Mise en visibilité des comportements et régulation sociale : habiter un monde de plus en plus 'réflexif'

 

 

Christian Licoppe

 

Professeur de Sociologie des Technologies d'Information et de communication

ENST, Département EGSH/ Department of Social Science

christian.licoppe@telecom-paristech.fr

http://ses.telecom-paristech.fr/licoppe

 

Voir continûment un indicateur de sa propre position et celle des autres constitue un cas particulier d'un type de réflexivité dans laquelle on agit en se 'voyant' agir et en 'voyant' simultanément comment d'autres agissent au même moment. Une telle mise en scène en miroir repose sur une chaîne de médiations dans laquelle le monde est équipé de réseaux de capteurs et d'une infrastructure de calcul permettant de produire des indicateurs en temps réel, comme par exemple des indicateurs concernant leur position (la position elle même, le degré de pollution en ce lieu, etc.) leur état (biologique, émotionnel, etc.), leur consommation (en énergie), etc. Ces informations et leur évolution sont ensuite mises à leur disposition grâce à des interfaces dédiées. Ces infrastructures assurent une boucle de réflexivité entre les comportements des personnes (dans le champ de la mobilité, de la santé, de la consommation), leur formatage et leur mise en visibilité par les dispositifs techniques: en même temps qu'on est et qu'on agit, on se voit continûment être et agir. C'est en cela que l'on peut parler de « technologies réflexives ». La réflexivité peut opérer au niveau individuel et au niveau collectif. Dans ce cas, c'est l'évolution des indicateurs relatifs à un groupe social dont un type de comportement sera rendu visible et accessible (pas clair il faut changer la phrase).

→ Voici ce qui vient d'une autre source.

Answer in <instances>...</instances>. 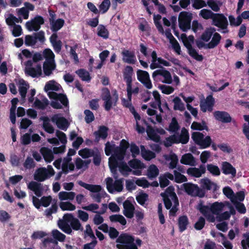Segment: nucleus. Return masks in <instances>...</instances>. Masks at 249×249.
Listing matches in <instances>:
<instances>
[{
    "label": "nucleus",
    "mask_w": 249,
    "mask_h": 249,
    "mask_svg": "<svg viewBox=\"0 0 249 249\" xmlns=\"http://www.w3.org/2000/svg\"><path fill=\"white\" fill-rule=\"evenodd\" d=\"M134 237L127 233H121L116 239L118 249H138Z\"/></svg>",
    "instance_id": "f257e3e1"
},
{
    "label": "nucleus",
    "mask_w": 249,
    "mask_h": 249,
    "mask_svg": "<svg viewBox=\"0 0 249 249\" xmlns=\"http://www.w3.org/2000/svg\"><path fill=\"white\" fill-rule=\"evenodd\" d=\"M181 38L184 46L187 49L188 54L196 60L202 61L203 60V55L199 54L196 50L193 48L192 43L187 39L186 35L182 34Z\"/></svg>",
    "instance_id": "f03ea898"
},
{
    "label": "nucleus",
    "mask_w": 249,
    "mask_h": 249,
    "mask_svg": "<svg viewBox=\"0 0 249 249\" xmlns=\"http://www.w3.org/2000/svg\"><path fill=\"white\" fill-rule=\"evenodd\" d=\"M183 185L185 192L191 196H198L202 198L205 196V192L199 188L197 184L186 183H184Z\"/></svg>",
    "instance_id": "7ed1b4c3"
},
{
    "label": "nucleus",
    "mask_w": 249,
    "mask_h": 249,
    "mask_svg": "<svg viewBox=\"0 0 249 249\" xmlns=\"http://www.w3.org/2000/svg\"><path fill=\"white\" fill-rule=\"evenodd\" d=\"M25 73L33 78L37 77L42 74L41 66L37 64L35 67H33V62L31 60H28L25 62Z\"/></svg>",
    "instance_id": "20e7f679"
},
{
    "label": "nucleus",
    "mask_w": 249,
    "mask_h": 249,
    "mask_svg": "<svg viewBox=\"0 0 249 249\" xmlns=\"http://www.w3.org/2000/svg\"><path fill=\"white\" fill-rule=\"evenodd\" d=\"M44 20L42 17L36 16L31 21H28L26 23L27 29L30 31H37L40 28L41 25L43 24Z\"/></svg>",
    "instance_id": "39448f33"
},
{
    "label": "nucleus",
    "mask_w": 249,
    "mask_h": 249,
    "mask_svg": "<svg viewBox=\"0 0 249 249\" xmlns=\"http://www.w3.org/2000/svg\"><path fill=\"white\" fill-rule=\"evenodd\" d=\"M137 76L138 80L147 89H151L152 88L150 76L147 71L138 70L137 71Z\"/></svg>",
    "instance_id": "423d86ee"
},
{
    "label": "nucleus",
    "mask_w": 249,
    "mask_h": 249,
    "mask_svg": "<svg viewBox=\"0 0 249 249\" xmlns=\"http://www.w3.org/2000/svg\"><path fill=\"white\" fill-rule=\"evenodd\" d=\"M213 22L214 26L222 30L227 29L228 20L223 14L216 13L213 19Z\"/></svg>",
    "instance_id": "0eeeda50"
},
{
    "label": "nucleus",
    "mask_w": 249,
    "mask_h": 249,
    "mask_svg": "<svg viewBox=\"0 0 249 249\" xmlns=\"http://www.w3.org/2000/svg\"><path fill=\"white\" fill-rule=\"evenodd\" d=\"M201 186L205 192V190L207 191L212 190L213 193H215L219 189V186L216 183L212 181L208 178H203L201 180Z\"/></svg>",
    "instance_id": "6e6552de"
},
{
    "label": "nucleus",
    "mask_w": 249,
    "mask_h": 249,
    "mask_svg": "<svg viewBox=\"0 0 249 249\" xmlns=\"http://www.w3.org/2000/svg\"><path fill=\"white\" fill-rule=\"evenodd\" d=\"M213 115L216 120L223 123H229L232 121L230 114L225 111H215L213 113Z\"/></svg>",
    "instance_id": "1a4fd4ad"
},
{
    "label": "nucleus",
    "mask_w": 249,
    "mask_h": 249,
    "mask_svg": "<svg viewBox=\"0 0 249 249\" xmlns=\"http://www.w3.org/2000/svg\"><path fill=\"white\" fill-rule=\"evenodd\" d=\"M158 75H161L164 77V81L163 82L165 83L171 84L172 82L170 72L164 68H162V69L157 70L153 72L152 77L154 80H155Z\"/></svg>",
    "instance_id": "9d476101"
},
{
    "label": "nucleus",
    "mask_w": 249,
    "mask_h": 249,
    "mask_svg": "<svg viewBox=\"0 0 249 249\" xmlns=\"http://www.w3.org/2000/svg\"><path fill=\"white\" fill-rule=\"evenodd\" d=\"M124 214L128 218H132L134 216L135 207L131 201L128 199L123 203Z\"/></svg>",
    "instance_id": "9b49d317"
},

Dans la mesure où le sens de la présence mutuelle repose entre autres sur les ressources de vigilance mutuelle, c'est à dire la possibilité de suivre continûment l'évolution des comportements des co-participants et de s'appuyer sur cette information pour (inter)agir, les « technologies réflexives » configurent une forme particulière et diffuse de présence, découplée de la co-présence et des possibilités de perception ''directes' d'autrui.

 

Les « technologies réflexives » sont développées dans le but explicite d'étayer une forme particulière de régulation sociale. L'espoir des innovateurs est qu'en rendant ainsi mutuellement visibles et commensurables les comportements d'un ensemble de personnes appartenant à un groupe social pertinent  (comme par exemple la consommation électrique des habitants d'un quartier, les positions et les déplacements à l'échelle d'un groupe d'amis ou même d'une ville, etc.), on rend visible des différences (comme une éventuelle surconsommation des voisins, des trajets très ou peu fréquentés) et des phénomènes collectifs (comme des phénomène de concentration de foules dans des lieux urbains) et que les utilisateurs agiront à partir de ces informations dans le sens d'une optimisation à la fois individuelle et collective (consommer moins d'électricité, choisir l'endroit le plus approprié pour sortir le soir, éviter les embouteillages, etc.).

 

Les technologies de réflexivité sont pensées comme un dispositif particulier de 'gouvernementalité' articulant de manière originale la mise en visibilité des comportements individuels et collectifs avec des enjeux de régulation sociale. Les ressources de vigilance mutuelles et les formats de présence de soi (à soi) et des autres dont elles sont le support sont pensées et conçues comme le ressort principal d'une régulation qui opère au niveau des acteurs eux-mêmes, une sorte de régulation « par le bas » censée suppléer à la défaillance des régulations par le haut, c'est à dire des politiques publiques et des états-nations (par exemple en matière de développement durable). L'enjeu pour les sciences sociales est alors d'appréhender la manière dont nous pouvons habiter ensemble un monde réflexif, et les conséquences, sociales, économiques et politiques de cette réflexivité. Cela nécessite d''articuler des approches sensibles à la complexité des dispositifs socio-techniques avec des analyses fines des situations concrètes. Il faut en effet comprendre l'organisation de ces dispositifs de réflexivité en tant qu'assemblages hétérogènes et la manière dont ils configurent des sujets, permettent des formes d'inclusion et d'exclusion, tout en étant en mesure de saisir sur le vif les ressorts pragmatiques de la réflexivité, c'est à dire les effets locaux, situés et contingents de cette présence diffuse et médiée de soi et d'autrui que les dispositifs réflexifs incoporent à nos environnements ordinaires.